4.7.7. statsmodels.tools.grouputils

Tools for working with groups

This provides several functions to work with groups and a Group class that keeps track of the different representations and has methods to work more easily with groups.

Author: Josef Perktold, Author: Nathaniel Smith, recipe for sparse_dummies on scipy user mailing list

Created on Tue Nov 29 15:44:53 2011 : sparse_dummies Created on Wed Nov 30 14:28:24 2011 : combine_indices changes: add Group class

4.7.7.1. Notes

This reverses the class I used before, where the class was for the data and the group was auxiliary. Here, it is only the group, no data is kept.

sparse_dummies needs checking for corner cases, e.g. what if a category level has zero elements? This can happen with subset

selection even if the original groups where defined as arange.

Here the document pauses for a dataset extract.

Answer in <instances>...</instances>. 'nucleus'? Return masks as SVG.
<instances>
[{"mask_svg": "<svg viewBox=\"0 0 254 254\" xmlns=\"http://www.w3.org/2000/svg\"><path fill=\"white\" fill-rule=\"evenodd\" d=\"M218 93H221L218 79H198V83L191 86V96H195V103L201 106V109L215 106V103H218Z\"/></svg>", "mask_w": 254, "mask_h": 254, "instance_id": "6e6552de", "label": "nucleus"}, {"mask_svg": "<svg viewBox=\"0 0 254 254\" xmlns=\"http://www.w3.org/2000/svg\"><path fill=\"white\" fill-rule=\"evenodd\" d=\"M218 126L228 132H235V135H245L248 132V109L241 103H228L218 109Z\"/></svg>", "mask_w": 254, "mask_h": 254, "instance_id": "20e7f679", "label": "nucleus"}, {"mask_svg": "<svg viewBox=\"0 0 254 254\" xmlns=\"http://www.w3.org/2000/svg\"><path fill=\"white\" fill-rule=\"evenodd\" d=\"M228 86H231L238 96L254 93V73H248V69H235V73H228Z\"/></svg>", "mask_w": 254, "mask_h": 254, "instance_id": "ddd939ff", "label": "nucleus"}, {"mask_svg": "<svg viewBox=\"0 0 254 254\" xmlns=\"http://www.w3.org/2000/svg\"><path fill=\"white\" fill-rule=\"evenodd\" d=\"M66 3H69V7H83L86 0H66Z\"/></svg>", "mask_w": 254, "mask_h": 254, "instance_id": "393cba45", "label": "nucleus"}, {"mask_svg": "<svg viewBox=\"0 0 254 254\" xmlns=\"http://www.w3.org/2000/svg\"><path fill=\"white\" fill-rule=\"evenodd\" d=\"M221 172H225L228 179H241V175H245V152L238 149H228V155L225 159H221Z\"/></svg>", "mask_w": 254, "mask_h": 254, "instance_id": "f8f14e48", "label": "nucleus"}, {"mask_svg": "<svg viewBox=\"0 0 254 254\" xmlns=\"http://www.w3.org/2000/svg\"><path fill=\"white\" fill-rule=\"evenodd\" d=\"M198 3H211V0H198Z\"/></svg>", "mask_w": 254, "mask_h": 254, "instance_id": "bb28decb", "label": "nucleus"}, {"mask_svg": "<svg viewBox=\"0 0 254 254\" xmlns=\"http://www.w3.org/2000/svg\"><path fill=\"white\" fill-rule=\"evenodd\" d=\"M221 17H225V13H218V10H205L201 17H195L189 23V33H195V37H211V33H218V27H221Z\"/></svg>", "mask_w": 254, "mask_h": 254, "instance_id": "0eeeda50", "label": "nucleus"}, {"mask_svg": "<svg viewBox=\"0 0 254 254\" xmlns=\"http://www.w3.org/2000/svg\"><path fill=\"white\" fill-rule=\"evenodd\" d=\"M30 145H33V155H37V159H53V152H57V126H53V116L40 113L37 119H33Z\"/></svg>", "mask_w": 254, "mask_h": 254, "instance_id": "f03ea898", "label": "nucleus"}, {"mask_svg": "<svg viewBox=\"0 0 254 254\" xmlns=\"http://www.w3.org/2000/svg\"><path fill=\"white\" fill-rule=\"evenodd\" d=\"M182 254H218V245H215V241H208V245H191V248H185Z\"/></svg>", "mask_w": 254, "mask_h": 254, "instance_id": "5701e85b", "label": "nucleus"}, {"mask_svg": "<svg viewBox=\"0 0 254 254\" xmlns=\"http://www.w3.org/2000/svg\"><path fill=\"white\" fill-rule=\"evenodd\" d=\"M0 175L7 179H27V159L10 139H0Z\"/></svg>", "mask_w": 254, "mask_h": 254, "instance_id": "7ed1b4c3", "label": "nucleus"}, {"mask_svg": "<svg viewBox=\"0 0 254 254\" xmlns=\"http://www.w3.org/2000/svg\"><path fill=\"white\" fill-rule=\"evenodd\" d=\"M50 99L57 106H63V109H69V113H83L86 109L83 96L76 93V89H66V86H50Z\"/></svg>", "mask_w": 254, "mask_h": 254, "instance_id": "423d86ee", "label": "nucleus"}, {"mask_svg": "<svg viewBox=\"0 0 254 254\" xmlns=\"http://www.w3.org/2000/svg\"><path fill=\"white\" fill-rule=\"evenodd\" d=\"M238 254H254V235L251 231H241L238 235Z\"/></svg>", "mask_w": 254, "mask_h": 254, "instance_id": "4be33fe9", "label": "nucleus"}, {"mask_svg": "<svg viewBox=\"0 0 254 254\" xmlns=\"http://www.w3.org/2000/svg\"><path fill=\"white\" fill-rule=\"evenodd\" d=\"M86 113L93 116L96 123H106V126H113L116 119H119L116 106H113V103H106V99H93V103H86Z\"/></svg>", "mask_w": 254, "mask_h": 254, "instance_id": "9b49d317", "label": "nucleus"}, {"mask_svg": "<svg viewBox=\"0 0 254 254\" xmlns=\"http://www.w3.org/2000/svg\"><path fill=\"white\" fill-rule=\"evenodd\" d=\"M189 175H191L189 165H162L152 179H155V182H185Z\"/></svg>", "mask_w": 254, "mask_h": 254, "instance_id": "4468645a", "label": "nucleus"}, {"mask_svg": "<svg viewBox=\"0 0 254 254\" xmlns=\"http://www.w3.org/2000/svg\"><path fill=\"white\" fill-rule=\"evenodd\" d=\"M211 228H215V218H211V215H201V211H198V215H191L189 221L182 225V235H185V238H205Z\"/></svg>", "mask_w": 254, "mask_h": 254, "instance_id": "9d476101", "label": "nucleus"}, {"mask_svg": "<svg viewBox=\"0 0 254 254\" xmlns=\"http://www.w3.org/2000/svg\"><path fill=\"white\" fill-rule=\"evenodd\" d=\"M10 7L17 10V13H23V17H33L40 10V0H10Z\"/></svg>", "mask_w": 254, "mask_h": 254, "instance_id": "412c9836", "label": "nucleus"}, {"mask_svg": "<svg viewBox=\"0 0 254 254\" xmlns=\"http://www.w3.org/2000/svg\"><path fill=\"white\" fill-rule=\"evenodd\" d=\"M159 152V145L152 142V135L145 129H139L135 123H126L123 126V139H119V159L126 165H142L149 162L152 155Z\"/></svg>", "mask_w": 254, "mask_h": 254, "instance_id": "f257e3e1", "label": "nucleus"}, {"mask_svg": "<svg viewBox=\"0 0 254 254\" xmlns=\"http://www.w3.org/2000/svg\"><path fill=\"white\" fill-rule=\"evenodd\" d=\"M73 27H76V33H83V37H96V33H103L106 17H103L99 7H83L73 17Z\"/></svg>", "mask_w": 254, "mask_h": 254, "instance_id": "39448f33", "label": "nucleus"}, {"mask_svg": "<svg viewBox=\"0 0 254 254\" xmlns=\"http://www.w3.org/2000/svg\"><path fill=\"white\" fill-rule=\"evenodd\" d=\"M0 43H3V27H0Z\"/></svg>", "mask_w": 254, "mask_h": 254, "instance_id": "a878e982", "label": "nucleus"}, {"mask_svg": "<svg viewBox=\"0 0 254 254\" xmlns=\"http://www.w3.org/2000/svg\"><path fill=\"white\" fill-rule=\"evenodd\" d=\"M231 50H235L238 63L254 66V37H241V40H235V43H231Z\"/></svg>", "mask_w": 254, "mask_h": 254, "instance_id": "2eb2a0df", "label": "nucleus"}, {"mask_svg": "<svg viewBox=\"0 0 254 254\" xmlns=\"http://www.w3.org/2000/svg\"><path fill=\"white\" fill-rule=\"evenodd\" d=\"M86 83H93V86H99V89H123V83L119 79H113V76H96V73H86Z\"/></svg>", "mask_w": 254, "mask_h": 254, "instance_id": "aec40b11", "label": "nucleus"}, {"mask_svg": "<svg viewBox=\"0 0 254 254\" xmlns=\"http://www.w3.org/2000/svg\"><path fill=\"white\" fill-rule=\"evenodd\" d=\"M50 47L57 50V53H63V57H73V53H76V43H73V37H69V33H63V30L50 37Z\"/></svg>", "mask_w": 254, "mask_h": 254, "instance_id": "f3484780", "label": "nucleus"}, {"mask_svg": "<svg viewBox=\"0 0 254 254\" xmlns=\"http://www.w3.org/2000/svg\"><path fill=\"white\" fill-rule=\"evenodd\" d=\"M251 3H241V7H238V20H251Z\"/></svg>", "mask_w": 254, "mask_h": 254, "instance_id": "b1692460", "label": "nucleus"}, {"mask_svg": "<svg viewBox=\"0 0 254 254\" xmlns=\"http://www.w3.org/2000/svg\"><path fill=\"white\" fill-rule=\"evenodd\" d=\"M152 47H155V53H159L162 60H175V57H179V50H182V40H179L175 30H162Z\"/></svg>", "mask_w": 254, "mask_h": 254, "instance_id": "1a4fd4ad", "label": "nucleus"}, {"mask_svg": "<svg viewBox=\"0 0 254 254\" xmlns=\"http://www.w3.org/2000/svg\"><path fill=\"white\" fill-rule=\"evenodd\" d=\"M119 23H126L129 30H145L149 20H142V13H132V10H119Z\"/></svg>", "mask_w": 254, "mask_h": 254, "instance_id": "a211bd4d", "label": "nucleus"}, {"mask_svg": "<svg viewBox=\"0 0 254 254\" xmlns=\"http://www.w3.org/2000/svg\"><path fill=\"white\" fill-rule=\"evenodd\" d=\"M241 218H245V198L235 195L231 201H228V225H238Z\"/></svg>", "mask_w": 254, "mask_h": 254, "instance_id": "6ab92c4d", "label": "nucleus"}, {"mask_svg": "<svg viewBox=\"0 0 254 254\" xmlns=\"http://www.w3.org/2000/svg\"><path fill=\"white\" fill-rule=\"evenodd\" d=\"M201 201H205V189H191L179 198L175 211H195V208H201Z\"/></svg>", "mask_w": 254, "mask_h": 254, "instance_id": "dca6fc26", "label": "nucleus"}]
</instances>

Not all methods and options have been tried out yet after refactoring

need more efficient loop if groups are sorted -> see GroupSorted.group_iter

4.7.7.1.1. Functions

combine_indices(groups[, prefix, sep, ...]) use np.unique to get integer group indices for product, intersection
dummy_sparse(groups) create a sparse indicator from a group array with integer labels
group_sums(x, group[, use_bincount]) simple bincount version, again
group_sums_dummy(x, group_dummy) sum by groups given group dummy variable
npc_unique(ar[, return_index, return_inverse]) Find the unique elements of an array.

4.7.7.1.2. Classes

Group(group[, name])
GroupSorted(group[, name])
Grouping(index[, names]) index : index-like